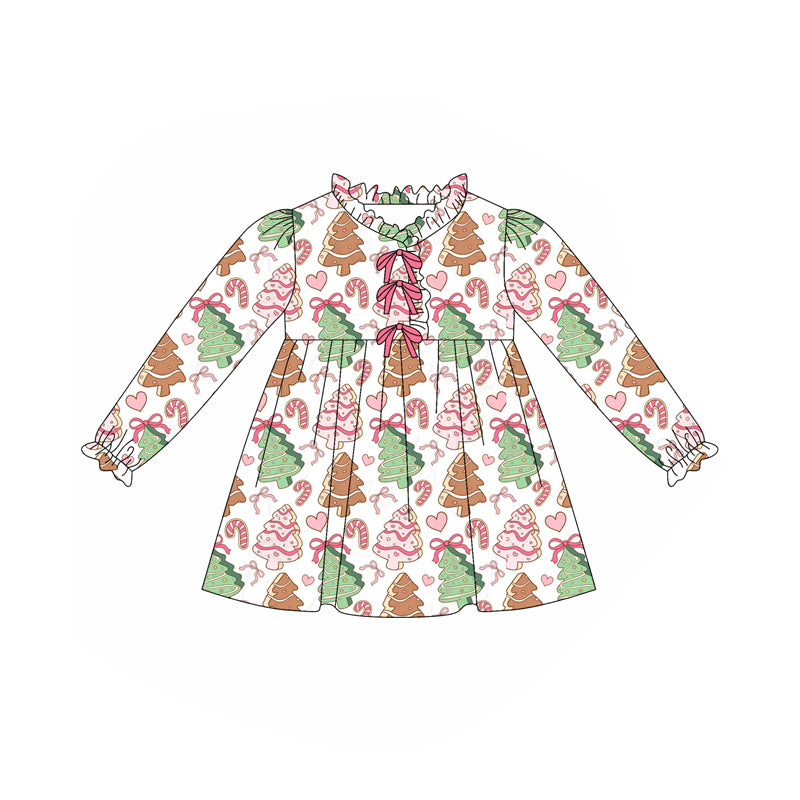 (Pre-order)GLD1227 Debbie Cake Bows Print Girls Christmas Knee Length Dress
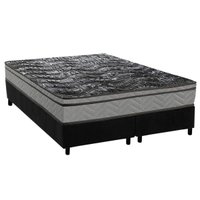Cama Box Queen: Colchão Ortopédico Paropas D28 Conforto Ultra Firme + Base CRC Suede Black (158x198)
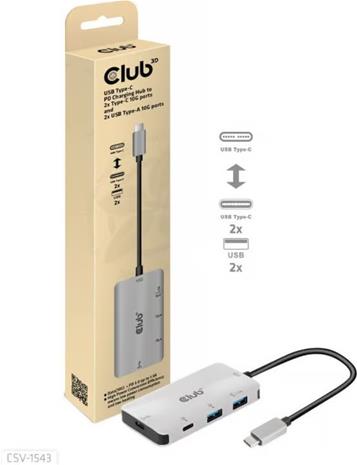 Club 3D USB Gen2 Type-C PD Lataus 1.5A -hubi, Harmaa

..........

» What is expected
Repeat the data exactly. No pictures should appear.

» Task response
 (Pre-order)GLD1227 Debbie Cake Bows Print Girls Christmas Knee Length Dress
Cama Box Queen: Colchão Ortopédico Paropas D28 Conforto Ultra Firme + Base CRC Suede Black (158x198)
 Club 3D USB Gen2 Type-C PD Lataus 1.5A -hubi, Harmaa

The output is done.